Plugging the skills shortage
The college has a large number of students, aged 16 to 19, with an interest in working with animals. “The pig unit will be here to help students consider a career in pig farming, which a lot of them wouldn’t have until they come to us,” James said.
“I’ve been recruiting staff for my team, and it’s been a real challenge. I think we’ve got to rebrand ourselves, or at least convey what an exciting career farming is and that it isn’t this negative stereotype of working 14-hour days and knee deep in muck, but it’s actually high tech and highly skilled – and it’s an incredibly rewarding career.
“The shortage of labour has certainly made me sit back and think about what we what we offer as an industry. If we want the best talent to work in agriculture, we need to be competing with the rest of the economy. When you’ve got people doing flexi time and packages that value work/life balance better than we do, we’re going to lose people.”
The project
The unit is close to a £1 million investment and one of the biggest challenges faced at the beginning of 2022 was price inflation and securing the materials. AM Warkup successfully won a retendering process and the unit is using its Freedom Farrowing design. “It’s very similar to the design at Leeds University, with a few tweaks, but we’ve gone for a slightly bigger pen size, without knowing what the minimum pen size is going to be.”
They have gone for a 6.5sqm pen in recognition partly of a focus on ‘having the highest standards of welfare’. “We want to give ourselves plenty of room to futureproof it, because in 10 years’ time, we don’t want it to be smaller than the standard,” James said. “AM Warkup’s freedom farrowing pens give us the ability to enclose the sow for however long we need to and, if we need to go in, from a safety point of view, we can pin the sow to the side of the pen.”
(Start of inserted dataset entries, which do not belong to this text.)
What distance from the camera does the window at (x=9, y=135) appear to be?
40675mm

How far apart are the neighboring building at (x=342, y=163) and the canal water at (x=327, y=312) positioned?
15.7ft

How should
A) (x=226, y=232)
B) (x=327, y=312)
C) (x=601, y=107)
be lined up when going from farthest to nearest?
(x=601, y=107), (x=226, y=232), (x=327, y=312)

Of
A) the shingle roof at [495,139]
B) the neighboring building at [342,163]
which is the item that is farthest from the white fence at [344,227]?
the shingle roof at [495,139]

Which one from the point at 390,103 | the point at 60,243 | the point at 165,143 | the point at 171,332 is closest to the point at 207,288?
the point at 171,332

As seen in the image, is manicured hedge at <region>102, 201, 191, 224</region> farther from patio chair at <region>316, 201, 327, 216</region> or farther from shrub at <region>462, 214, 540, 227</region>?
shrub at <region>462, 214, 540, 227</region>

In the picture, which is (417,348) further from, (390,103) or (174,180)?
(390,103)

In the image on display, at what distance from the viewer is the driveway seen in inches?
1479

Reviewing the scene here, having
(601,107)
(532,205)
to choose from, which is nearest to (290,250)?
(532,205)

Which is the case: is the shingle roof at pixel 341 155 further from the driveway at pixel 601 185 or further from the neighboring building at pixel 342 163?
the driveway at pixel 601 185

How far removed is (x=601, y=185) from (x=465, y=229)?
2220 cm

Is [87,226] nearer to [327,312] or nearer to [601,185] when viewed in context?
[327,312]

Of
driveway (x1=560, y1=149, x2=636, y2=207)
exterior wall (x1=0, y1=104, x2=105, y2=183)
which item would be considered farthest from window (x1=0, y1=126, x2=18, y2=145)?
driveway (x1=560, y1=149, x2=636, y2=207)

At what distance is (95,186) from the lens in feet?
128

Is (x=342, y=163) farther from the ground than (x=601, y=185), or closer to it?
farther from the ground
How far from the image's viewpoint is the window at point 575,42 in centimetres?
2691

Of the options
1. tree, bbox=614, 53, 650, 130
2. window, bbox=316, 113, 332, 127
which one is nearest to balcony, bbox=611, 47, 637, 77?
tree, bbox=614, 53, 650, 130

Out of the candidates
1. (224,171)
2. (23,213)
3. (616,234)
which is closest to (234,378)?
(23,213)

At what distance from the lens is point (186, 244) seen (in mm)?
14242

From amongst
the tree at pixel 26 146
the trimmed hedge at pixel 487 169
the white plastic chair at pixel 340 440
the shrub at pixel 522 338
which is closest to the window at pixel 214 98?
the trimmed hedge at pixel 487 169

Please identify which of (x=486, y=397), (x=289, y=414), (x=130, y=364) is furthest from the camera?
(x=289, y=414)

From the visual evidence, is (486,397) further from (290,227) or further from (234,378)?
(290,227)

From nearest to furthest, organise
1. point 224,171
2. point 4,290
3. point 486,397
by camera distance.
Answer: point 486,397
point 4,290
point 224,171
A viewing passage has been included and a public access path will be open 24 hours a day, where guests and the public can view the pigs, through double glazed windows, without compromising biosecurity.
“Managing biosecurity on an educational pig unit was always going to be a challenge,” James said. “Any staff or visitors will have to go through the shower in, shower off, process, whereas the students coming on, hopefully weekly, will have a slightly different protocol.
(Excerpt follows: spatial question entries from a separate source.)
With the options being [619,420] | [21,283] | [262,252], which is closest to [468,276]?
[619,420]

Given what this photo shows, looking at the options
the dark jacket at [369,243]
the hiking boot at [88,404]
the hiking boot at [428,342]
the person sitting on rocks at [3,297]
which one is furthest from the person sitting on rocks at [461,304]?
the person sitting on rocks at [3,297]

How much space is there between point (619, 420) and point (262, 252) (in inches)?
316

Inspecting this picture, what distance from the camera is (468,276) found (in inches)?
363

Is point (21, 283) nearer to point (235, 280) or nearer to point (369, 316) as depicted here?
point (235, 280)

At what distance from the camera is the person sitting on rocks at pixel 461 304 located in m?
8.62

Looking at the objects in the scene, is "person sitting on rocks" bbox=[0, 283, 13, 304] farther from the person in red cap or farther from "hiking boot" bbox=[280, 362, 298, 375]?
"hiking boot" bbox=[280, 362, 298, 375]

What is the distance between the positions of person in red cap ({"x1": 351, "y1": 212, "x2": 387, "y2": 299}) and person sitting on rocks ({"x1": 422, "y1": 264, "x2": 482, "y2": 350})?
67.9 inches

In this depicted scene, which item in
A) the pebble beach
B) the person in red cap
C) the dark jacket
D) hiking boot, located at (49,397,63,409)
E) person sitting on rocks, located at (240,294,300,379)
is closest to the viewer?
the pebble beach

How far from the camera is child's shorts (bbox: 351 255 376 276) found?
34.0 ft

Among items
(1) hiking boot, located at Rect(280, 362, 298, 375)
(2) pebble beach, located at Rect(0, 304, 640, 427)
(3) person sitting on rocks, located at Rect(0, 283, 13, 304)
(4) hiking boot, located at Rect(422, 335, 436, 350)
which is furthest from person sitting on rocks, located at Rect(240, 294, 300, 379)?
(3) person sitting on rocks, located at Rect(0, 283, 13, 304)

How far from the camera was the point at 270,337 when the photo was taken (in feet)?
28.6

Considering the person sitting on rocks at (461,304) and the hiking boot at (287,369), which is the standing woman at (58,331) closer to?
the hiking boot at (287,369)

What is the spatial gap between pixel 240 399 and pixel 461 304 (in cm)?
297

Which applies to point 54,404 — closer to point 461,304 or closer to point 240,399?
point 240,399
“They will come into the changing room. We’ll have a dividing bench through the middle of the changing room, and have a clean side and a dirty side. Students will also have to be at least 48 hours pig free before they can come back to the farm.”
When up and running, the unit will run a five-week batch farrowing system. “Serving and weaning are going to be our busiest times and, with the batch system and having that rigidity of knowing what’s happening when helps plan the academic year for students,” James explained.
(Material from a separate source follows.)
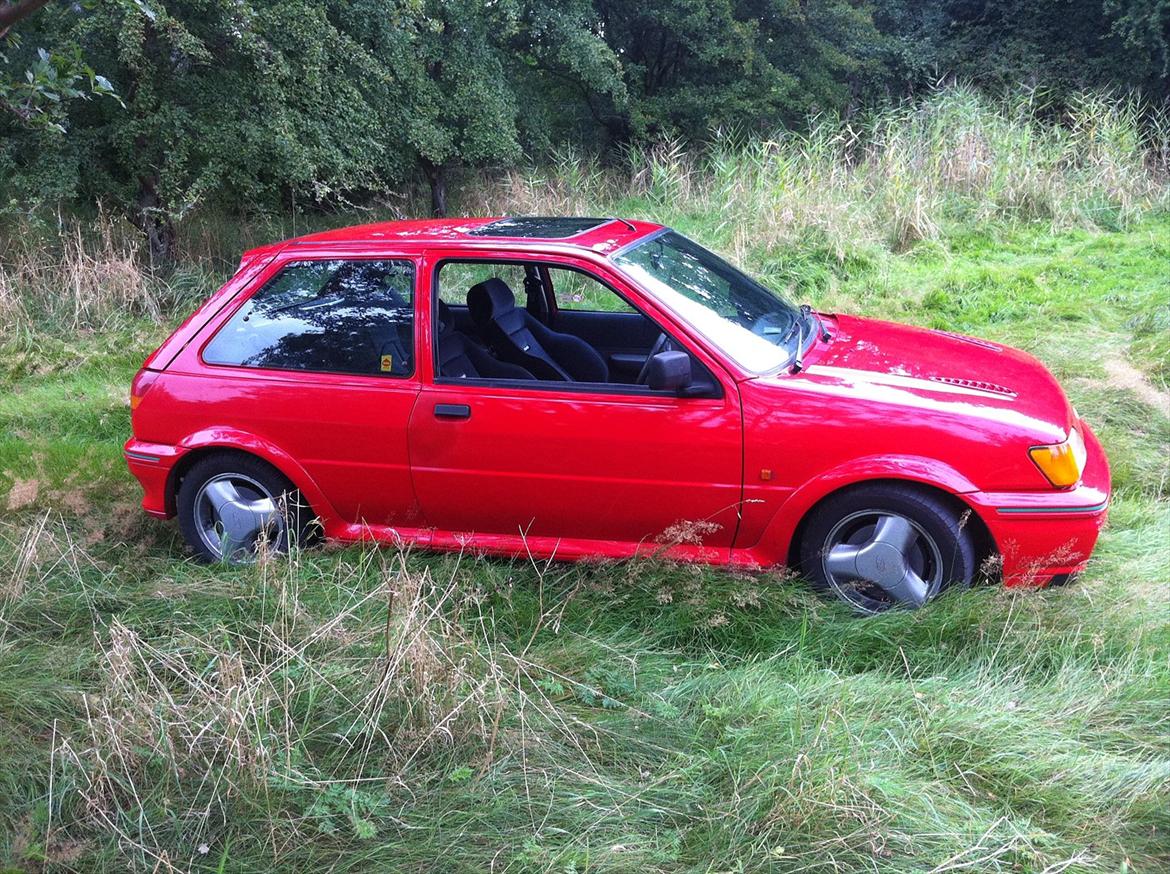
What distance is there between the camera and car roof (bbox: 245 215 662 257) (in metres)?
4.42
In terms of nutrition, they have gone with Gestal electronic sow feeders, two per pen, allowing each sow’s nutrition to be individually managed. “If we want to run any trials, the unit will give us the data. We use a lot of cloud-based apps and we record everything,” he added.
Looking ahead
The aim is for the first pigs to arrive on November 6. “We will be fully stocked within a matter of weeks, with the support from White Rose Farms,” James said. “Our first farrowing should be in the first week in December.”
Once construction is complete, there will be an area available for future development. “I haven’t got funding for that but that’s my hope,” he said.
Future options include expanding farrowing capacity, or weaner shed and bacon sheds, to bring the whole process back on-site. “But that’s at least 10 years away,” James added.